**Zu bearbeitende Aufgabe:** Erkläre anhand der Meldung zum Nahost-Konflikt unten in ein bis drei Sätzen, womit Ban Ki-moon seinen Aufruf zu einer sofortigen Waffenruhe begründete.

In der Nähe der Stadt Aschdod hat Israel eine aus dem Gazastreifen kommende Drohne abgeschossen. Es sei das erste Mal, dass im Konflikt mit den Palästinensern ein solches unbemanntes Fluggerät gegen Israel eingesetzt worden sei, teilte das Militär am Montag mit. Die Drohne sei mit einer Patriot-Rakete vom Himmel geholt worden.

Uno-Generalsekretär Ban Ki-moon hat Israel und die radikal-islamische Hamas erneut zu einer sofortigen Waffenruhe aufgefordert. Es sei im Interesse beider Seiten, unverzüglich Schritte zur Beilegung der Gefechte zu ergreifen, erklärte Ban in New York. Besonders besorgt zeigte er sich über die Auswirkungen der israelischen Offensive auf die Bevölkerung im Gazastreifen. „Zu viele Zivilisten“ seien bereits getötet worden, und eine Bodenoffensive werde ihr Leiden sicherlich erhöhen.

Zum ersten Mal schlug auch ein von Syrien aus abgefeuertes Geschoss auf den besetzten Golan-Höhen ein. Sie traf nur unbewohntes Gelände, doch Israels Armee nahm im Gegenzug Stellungen der syrischen Armee unter Artilleriebeschuss.

In Hamburg wollen an diesem Montag Christen, Muslime und Juden gemeinsam für Frieden in der Nahost-Region beten.

**Aufgelistete Zeilen:**
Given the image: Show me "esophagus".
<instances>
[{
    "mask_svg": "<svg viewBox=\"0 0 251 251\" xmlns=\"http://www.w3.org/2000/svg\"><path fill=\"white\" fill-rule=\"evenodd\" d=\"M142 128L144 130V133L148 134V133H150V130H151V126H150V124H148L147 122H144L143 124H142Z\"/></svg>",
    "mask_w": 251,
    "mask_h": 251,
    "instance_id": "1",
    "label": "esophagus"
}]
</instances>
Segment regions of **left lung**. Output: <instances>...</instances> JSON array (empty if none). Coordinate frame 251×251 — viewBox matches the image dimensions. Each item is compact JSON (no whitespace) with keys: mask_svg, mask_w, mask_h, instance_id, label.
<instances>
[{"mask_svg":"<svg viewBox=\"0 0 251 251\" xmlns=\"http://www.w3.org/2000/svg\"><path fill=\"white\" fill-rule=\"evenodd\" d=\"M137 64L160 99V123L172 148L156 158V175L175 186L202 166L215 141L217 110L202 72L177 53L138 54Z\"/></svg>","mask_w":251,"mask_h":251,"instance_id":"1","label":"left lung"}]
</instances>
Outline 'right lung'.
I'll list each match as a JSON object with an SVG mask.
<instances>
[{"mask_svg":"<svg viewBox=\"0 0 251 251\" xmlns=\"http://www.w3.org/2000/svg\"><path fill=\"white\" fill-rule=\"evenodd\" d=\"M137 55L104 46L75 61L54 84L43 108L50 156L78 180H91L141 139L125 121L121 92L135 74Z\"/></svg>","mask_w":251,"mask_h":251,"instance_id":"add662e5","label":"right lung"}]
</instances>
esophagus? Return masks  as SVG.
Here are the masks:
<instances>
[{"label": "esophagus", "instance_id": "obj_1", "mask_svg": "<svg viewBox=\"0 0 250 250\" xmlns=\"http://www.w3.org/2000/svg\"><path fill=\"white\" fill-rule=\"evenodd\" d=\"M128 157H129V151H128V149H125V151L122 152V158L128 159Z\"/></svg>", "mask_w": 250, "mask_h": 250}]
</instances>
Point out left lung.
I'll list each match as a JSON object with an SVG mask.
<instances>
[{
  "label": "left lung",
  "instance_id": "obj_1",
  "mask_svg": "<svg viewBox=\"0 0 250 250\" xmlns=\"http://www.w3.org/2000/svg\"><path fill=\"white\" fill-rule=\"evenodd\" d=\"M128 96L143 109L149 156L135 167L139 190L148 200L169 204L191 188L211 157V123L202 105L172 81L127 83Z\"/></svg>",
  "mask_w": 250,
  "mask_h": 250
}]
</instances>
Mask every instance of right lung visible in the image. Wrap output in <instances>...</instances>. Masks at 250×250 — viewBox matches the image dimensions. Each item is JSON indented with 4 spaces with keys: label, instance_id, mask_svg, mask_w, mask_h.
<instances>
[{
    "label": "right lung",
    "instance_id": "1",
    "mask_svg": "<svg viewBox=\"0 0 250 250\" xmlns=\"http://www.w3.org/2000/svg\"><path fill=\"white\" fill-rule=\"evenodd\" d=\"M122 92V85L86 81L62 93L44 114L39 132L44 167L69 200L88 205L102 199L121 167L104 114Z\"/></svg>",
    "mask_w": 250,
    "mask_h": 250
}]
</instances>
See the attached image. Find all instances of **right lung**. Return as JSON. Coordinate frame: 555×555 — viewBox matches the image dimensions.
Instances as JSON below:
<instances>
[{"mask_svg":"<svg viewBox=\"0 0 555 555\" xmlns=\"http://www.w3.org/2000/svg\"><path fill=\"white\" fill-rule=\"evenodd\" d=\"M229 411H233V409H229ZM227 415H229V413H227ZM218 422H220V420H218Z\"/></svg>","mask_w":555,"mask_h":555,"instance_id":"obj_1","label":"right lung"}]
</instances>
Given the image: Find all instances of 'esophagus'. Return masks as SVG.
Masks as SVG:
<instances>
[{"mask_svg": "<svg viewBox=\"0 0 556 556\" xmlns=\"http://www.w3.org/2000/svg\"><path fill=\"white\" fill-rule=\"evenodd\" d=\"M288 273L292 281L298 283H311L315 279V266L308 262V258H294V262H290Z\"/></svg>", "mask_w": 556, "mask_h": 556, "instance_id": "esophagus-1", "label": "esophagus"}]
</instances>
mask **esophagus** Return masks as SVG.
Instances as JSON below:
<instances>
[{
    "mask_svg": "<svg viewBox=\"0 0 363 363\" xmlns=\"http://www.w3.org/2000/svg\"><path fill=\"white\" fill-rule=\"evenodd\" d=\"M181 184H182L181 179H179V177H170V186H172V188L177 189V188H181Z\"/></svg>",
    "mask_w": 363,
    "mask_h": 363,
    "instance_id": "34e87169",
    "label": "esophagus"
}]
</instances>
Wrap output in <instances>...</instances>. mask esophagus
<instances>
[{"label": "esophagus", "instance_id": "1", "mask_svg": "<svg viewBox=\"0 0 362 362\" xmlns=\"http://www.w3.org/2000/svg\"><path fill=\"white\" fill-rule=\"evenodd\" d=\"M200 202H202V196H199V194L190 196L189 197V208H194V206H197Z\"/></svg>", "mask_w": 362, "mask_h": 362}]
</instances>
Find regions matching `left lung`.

**Lösung der Aufgabe:** Ban Ki-moon erklärte, es liege im Interesse beider Seiten, unverzüglich Schritte zur Beilegung der Gefechte zu ergreifen. Besonders besorgt zeigte er sich über die Auswirkungen der israelischen Offensive auf die Bevölkerung im Gazastreifen. Es seien bereits zu viele Zivilisten getötet worden, und eine Bodenoffensive werde ihr Leiden sicherlich erhöhen.